In 2013 or 14 or earlier Uber accounts started to get hacked because people
did not use the strongest Username and Password . Uber knew about these hacks
and their PR was it's the user's fault vs. sending out emails alerting all
users to change their passwords to something crazy secure and utilize 2fa. No
they did not do that .. they just released a statement saying it's their users
faults.

The hacks happened a dozen times a day for months to years per searching
twitter ... drivers in some far off country ... charging obscene amounts for a
ride in London for example. The majority of these hacks/stolen money were
coming from London.

Then as a user you want to immediately cut ties with Uber, but no there was no
way to cancel your account and be done with these scumbags .. you had to send
them an email and it took five days for them to cancel my account. All the
while I was worried that it might happen again within those five days.

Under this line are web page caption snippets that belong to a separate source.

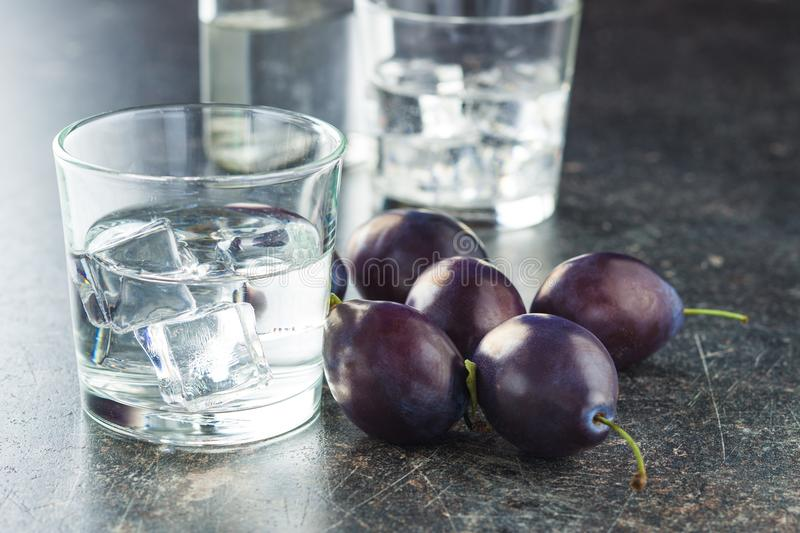 Plum brandy and plums. stock image
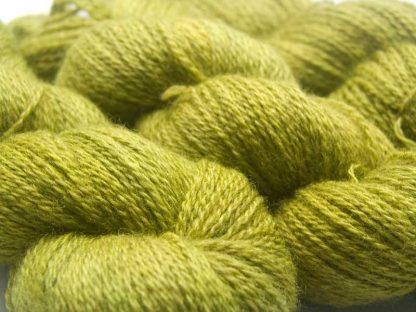 Semi-solid pear green Bluefaced Leicester (BFL) / Masham aran yarn. Hand-dyed by Triskelion Yarn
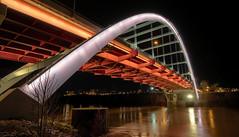 Crossing Over (TnOlyShooter) Tags: nashville tennessee skyline night em1markii 918mm mirrorless olympus koreanveteransbridge cumberlandriver reflections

Then years later all this other stuff comes out about Uber.

They never cared for anyone who wasn't Kalanick's BRO ... from their drivers
to their employees to their customers to whomever did business with them.

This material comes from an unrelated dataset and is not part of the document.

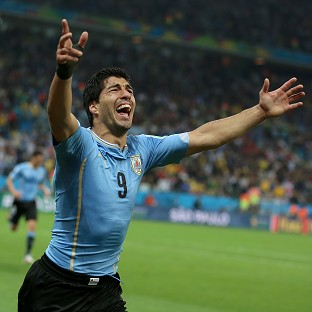 Luis Suarez scored twice to give Uruguay a 2-1 win over England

BenchMark is so right to try and rid Uber of that egomaniac... it's all about
him vs. everyone else. I hope he keeps being himself ... he's just going to
bring down Uber and only hold the ashes that once was Uber in hands!!!

------
vadym909
If I was a large business with deep pockets, I'd be wary of signing up to use
independent contractors to ferry employees around and get embroiled in the
employee misclassification debate.

Uber has said it is just a platform enabling the transaction between an
independent driver and customer. That puts the entire burden of employee
classification on the company. If HR sets the travel policy on the app, they
would be authorizing it.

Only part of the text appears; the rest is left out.